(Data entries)

__________________________________________________

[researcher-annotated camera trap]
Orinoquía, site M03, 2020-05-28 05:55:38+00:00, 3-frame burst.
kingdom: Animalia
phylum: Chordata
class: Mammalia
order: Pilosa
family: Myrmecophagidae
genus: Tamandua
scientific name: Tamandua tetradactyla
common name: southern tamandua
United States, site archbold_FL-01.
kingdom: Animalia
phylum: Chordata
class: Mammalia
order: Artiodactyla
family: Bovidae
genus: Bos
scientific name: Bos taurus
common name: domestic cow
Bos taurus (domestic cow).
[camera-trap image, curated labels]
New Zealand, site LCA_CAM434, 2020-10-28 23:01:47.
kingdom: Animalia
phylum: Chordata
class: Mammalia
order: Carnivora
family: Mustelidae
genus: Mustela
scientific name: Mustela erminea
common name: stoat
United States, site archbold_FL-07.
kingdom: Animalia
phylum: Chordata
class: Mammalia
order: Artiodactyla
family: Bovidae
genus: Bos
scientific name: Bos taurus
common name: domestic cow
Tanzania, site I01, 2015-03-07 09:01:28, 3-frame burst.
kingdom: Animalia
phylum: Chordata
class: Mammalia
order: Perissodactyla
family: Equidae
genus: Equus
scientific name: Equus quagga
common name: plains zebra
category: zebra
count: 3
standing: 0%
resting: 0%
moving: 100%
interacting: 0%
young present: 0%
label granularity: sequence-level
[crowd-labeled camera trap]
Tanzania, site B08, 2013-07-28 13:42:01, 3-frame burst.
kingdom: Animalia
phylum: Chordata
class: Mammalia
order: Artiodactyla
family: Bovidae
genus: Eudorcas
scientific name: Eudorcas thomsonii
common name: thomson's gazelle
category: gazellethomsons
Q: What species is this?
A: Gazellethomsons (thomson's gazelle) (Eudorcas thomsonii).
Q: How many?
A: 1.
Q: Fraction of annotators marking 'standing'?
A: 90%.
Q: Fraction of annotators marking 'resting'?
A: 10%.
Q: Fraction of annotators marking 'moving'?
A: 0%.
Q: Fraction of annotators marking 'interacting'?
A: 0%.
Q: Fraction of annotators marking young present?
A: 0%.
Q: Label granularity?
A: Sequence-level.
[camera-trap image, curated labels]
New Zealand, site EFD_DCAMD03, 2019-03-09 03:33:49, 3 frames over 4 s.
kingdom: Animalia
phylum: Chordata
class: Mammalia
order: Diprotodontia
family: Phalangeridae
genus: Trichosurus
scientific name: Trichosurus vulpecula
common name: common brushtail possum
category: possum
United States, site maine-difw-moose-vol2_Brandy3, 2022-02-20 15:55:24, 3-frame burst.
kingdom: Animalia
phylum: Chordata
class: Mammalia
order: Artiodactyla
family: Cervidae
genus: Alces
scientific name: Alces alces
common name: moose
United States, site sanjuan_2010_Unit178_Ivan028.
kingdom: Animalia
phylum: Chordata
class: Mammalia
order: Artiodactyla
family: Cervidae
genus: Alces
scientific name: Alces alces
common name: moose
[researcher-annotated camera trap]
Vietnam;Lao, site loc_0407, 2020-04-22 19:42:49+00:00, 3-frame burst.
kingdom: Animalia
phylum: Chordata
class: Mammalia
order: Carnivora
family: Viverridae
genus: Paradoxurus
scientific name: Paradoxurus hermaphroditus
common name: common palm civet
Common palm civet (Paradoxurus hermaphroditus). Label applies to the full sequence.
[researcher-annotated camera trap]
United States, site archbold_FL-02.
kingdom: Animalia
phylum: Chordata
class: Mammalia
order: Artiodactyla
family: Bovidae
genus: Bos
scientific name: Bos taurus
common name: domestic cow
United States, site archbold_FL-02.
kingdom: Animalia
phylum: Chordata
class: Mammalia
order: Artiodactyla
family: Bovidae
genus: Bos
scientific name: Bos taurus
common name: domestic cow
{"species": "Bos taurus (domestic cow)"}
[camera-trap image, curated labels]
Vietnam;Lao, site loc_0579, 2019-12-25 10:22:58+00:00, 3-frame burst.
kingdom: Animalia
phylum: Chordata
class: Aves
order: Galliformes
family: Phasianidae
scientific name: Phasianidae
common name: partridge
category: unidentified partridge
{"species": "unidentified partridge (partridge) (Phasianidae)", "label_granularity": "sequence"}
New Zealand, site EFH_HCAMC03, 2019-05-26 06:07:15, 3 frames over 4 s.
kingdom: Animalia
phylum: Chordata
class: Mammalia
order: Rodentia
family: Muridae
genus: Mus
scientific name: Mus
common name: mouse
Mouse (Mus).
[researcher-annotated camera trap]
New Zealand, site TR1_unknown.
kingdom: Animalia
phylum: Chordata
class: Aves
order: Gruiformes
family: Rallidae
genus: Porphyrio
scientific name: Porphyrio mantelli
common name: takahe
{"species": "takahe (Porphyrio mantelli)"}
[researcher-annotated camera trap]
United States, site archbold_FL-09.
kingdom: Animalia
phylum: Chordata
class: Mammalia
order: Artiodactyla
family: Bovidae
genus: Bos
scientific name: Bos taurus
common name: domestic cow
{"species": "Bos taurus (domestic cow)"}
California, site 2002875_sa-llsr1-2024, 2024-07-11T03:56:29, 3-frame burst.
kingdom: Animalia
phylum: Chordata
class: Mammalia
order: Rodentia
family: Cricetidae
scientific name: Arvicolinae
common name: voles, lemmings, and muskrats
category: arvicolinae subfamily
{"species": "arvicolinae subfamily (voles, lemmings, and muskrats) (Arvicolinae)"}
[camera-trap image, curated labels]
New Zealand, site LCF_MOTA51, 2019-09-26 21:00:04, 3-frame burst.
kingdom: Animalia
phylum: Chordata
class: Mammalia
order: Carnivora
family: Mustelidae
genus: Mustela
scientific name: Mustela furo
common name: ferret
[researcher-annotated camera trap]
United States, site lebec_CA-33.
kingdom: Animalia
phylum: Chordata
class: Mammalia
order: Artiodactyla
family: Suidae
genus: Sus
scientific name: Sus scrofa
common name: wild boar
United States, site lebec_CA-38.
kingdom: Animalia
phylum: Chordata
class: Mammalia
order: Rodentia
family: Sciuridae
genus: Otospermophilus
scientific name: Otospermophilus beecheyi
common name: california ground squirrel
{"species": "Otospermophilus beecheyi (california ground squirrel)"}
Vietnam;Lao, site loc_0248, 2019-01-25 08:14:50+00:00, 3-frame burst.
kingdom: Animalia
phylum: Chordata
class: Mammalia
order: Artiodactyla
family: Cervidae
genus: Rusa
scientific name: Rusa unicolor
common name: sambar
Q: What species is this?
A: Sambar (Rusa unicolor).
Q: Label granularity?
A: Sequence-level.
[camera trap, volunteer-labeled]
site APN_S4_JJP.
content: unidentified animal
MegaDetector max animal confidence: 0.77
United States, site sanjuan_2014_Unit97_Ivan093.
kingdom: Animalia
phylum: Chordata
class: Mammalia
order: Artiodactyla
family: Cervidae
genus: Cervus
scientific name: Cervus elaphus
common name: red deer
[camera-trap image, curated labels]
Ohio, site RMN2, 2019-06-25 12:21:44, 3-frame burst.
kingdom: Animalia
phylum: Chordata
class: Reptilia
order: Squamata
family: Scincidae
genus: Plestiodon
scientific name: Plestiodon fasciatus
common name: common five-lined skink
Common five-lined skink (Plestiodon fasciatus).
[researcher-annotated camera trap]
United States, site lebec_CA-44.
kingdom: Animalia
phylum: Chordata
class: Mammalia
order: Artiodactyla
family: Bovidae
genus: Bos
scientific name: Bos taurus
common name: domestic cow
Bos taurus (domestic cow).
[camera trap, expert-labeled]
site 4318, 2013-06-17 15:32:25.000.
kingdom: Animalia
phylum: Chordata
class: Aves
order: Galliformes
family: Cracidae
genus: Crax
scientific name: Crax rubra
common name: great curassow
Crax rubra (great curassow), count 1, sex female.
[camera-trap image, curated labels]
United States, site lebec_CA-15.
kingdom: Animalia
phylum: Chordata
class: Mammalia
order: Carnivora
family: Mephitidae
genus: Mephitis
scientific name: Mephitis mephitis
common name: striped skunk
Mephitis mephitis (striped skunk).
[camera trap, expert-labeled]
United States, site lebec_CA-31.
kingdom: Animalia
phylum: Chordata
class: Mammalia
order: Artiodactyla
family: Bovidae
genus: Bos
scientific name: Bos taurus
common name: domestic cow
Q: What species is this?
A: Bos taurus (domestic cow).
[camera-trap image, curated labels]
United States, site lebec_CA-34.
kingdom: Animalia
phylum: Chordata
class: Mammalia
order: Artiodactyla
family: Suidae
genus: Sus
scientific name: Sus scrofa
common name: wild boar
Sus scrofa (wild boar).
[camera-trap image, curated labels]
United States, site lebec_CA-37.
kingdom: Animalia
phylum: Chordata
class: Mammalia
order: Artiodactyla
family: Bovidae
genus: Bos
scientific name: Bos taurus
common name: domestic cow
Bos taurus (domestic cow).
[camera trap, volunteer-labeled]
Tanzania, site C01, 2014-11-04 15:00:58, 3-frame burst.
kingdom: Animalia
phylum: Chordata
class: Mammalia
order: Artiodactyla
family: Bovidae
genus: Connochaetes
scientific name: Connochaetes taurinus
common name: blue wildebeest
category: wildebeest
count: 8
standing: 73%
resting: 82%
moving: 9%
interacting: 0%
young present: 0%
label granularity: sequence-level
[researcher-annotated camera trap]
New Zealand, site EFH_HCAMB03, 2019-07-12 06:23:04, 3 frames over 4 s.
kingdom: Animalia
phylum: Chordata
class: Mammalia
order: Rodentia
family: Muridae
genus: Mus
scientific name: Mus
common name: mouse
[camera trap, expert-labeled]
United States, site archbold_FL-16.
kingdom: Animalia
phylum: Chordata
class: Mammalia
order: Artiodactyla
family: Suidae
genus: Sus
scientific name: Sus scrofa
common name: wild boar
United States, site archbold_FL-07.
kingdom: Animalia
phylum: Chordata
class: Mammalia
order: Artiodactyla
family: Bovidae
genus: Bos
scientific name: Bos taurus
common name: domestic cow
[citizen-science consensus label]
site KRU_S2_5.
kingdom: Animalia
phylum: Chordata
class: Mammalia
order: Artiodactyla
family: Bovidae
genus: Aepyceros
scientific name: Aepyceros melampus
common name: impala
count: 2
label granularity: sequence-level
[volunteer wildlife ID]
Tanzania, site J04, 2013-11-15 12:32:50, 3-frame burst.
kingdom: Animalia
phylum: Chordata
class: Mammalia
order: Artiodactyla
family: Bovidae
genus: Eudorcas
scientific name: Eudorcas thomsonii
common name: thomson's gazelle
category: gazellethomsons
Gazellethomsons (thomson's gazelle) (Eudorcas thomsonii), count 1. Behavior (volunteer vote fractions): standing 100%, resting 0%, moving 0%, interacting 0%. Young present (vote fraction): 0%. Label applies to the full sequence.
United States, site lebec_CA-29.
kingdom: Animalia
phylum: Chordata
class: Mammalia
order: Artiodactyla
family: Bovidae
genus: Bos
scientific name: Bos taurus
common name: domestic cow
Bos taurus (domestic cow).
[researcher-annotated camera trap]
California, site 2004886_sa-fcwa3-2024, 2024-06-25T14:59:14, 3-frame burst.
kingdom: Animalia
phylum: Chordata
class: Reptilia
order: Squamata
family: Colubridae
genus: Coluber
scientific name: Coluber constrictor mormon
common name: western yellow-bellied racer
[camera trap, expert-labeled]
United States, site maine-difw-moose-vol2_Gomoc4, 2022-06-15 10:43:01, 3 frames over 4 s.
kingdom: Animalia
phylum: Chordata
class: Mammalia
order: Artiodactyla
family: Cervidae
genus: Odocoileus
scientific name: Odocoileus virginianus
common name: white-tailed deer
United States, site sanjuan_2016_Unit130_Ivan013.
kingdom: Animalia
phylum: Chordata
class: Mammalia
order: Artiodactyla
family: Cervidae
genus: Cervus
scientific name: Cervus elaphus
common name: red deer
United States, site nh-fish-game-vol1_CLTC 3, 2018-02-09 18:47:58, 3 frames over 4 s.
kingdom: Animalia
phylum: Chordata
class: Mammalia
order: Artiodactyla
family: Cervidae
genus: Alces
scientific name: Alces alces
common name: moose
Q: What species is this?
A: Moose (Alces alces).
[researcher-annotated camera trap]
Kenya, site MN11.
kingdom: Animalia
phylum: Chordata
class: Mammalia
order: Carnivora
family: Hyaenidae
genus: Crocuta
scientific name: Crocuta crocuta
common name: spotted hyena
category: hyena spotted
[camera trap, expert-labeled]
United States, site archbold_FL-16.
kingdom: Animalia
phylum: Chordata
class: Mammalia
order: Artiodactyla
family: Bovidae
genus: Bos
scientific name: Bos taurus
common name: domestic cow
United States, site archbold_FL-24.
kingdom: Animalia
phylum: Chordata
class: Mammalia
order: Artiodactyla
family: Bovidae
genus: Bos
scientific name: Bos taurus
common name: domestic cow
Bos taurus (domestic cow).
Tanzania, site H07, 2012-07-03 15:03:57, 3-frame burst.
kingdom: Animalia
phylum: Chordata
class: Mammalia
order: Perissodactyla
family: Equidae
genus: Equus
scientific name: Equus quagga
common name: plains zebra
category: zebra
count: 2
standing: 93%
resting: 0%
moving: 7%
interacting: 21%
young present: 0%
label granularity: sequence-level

__________________________________________________

Beginning with the top line of the data above, output every line exactly until the one that contains "common name: stoat", and include that one too.

YOUR SOLUTION:
[researcher-annotated camera trap]
Orinoquía, site M03, 2020-05-28 05:55:38+00:00, 3-frame burst.
kingdom: Animalia
phylum: Chordata
class: Mammalia
order: Pilosa
family: Myrmecophagidae
genus: Tamandua
scientific name: Tamandua tetradactyla
common name: southern tamandua
United States, site archbold_FL-01.
kingdom: Animalia
phylum: Chordata
class: Mammalia
order: Artiodactyla
family: Bovidae
genus: Bos
scientific name: Bos taurus
common name: domestic cow
Bos taurus (domestic cow).
[camera-trap image, curated labels]
New Zealand, site LCA_CAM434, 2020-10-28 23:01:47.
kingdom: Animalia
phylum: Chordata
class: Mammalia
order: Carnivora
family: Mustelidae
genus: Mustela
scientific name: Mustela erminea
common name: stoat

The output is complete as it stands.